Was zu tun ist
Geben Sie aus dem Textausschnitt über den Film die Passage von „A satirical look“ bis einschließlich „in cold water.“ wortgetreu aus.

Textausschnitt
---------------
A satirical look at Italian patriotism: During World War II Ernesto de Rossi transports vegetables with his small steamboat. When the ship is equipped with a canon, he feels called upon to accomplish more. Suddenly, strict discipline rules on board. Instead of delivering the vegetables on time, delusions of military grandeur motivate the captain to hunt down British submarines. The German corporal Hans, who has firsthand experience in war zones, has been appointed to the boat as a specialist and is paradoxically the only pacifist on board. In the end, de Rossi’s dreams of heroism and glory are crushed when instead of the last brave war hero on a sinking ship, he is the captain of an old, worn out steamer which is grounded on a sandbank, leaving him standing in cold water.
Dem Film ging ein besonderer Ruf voraus. Ein neuer Staudte! Ein neues Werk des Mannes, dessen künstlerischer Kredit seit seinen Sowjetzonenarbeiten, zumal seit #Der Untertan#, hierzulande beinah unbegrenzt ist! Staudte also bereitet eine Komödie gegen den Krieg und gegen die Spießer, die sich dazu verleiten lassen. Da spannt man. Da macht man sich gefaßt, einmal mit internationaler Elle messen zu dürfen. Da spitzt man sich auf eine hohe Lustbarkeit.
---------------
Angezeigte Zeilen
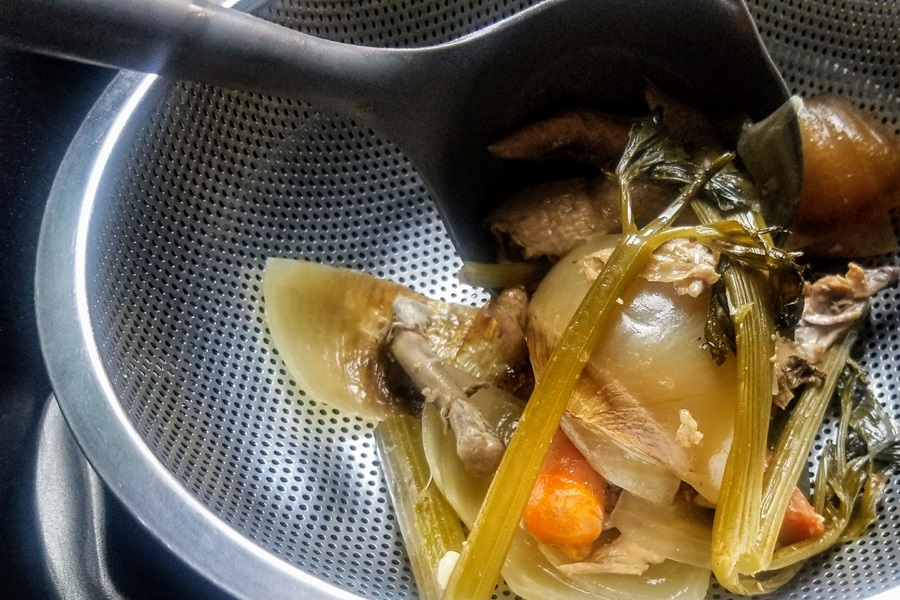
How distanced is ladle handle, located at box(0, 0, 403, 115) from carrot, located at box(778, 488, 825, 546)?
79 centimetres

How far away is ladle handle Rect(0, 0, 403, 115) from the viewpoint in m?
0.71

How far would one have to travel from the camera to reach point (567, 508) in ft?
3.03

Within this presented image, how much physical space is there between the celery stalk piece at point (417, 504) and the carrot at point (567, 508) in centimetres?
11

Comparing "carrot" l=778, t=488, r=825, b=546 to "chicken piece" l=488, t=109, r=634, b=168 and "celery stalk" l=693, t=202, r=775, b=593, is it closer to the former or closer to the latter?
"celery stalk" l=693, t=202, r=775, b=593

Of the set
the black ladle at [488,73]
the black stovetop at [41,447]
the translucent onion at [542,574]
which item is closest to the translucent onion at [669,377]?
the translucent onion at [542,574]

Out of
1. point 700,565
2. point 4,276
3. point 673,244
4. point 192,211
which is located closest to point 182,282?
point 192,211

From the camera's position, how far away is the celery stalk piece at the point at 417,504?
93 centimetres

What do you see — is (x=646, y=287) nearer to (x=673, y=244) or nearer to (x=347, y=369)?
(x=673, y=244)

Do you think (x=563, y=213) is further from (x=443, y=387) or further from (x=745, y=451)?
(x=745, y=451)

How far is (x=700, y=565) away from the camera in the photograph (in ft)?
3.02

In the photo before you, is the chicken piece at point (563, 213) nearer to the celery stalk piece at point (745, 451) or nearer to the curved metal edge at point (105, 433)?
the celery stalk piece at point (745, 451)

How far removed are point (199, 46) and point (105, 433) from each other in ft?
1.49

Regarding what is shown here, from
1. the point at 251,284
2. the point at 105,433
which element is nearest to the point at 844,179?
the point at 251,284

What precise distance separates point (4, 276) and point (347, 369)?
1.75 feet
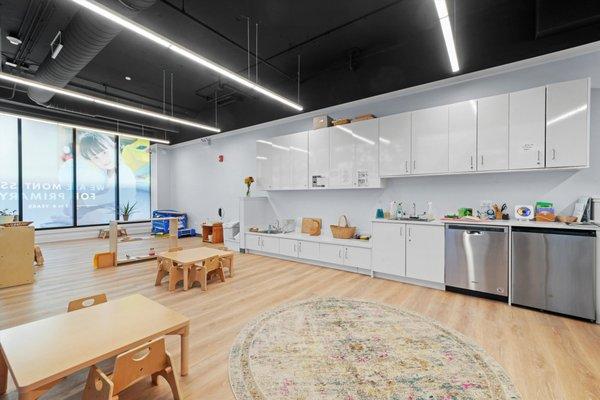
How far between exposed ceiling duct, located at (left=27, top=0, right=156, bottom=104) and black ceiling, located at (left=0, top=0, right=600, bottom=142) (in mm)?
244

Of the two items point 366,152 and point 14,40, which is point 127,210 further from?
point 366,152

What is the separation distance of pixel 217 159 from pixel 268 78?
12.8 feet

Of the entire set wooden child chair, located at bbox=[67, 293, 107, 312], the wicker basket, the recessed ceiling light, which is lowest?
wooden child chair, located at bbox=[67, 293, 107, 312]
---------------
Lösung der Aufgabe
A satirical look at Italian patriotism: During World War II Ernesto de Rossi transports vegetables with his small steamboat. When the ship is equipped with a canon, he feels called upon to accomplish more. Suddenly, strict discipline rules on board. Instead of delivering the vegetables on time, delusions of military grandeur motivate the captain to hunt down British submarines. The German corporal Hans, who has firsthand experience in war zones, has been appointed to the boat as a specialist and is paradoxically the only pacifist on board. In the end, de Rossi’s dreams of heroism and glory are crushed when instead of the last brave war hero on a sinking ship, he is the captain of an old, worn out steamer which is grounded on a sandbank, leaving him standing in cold water.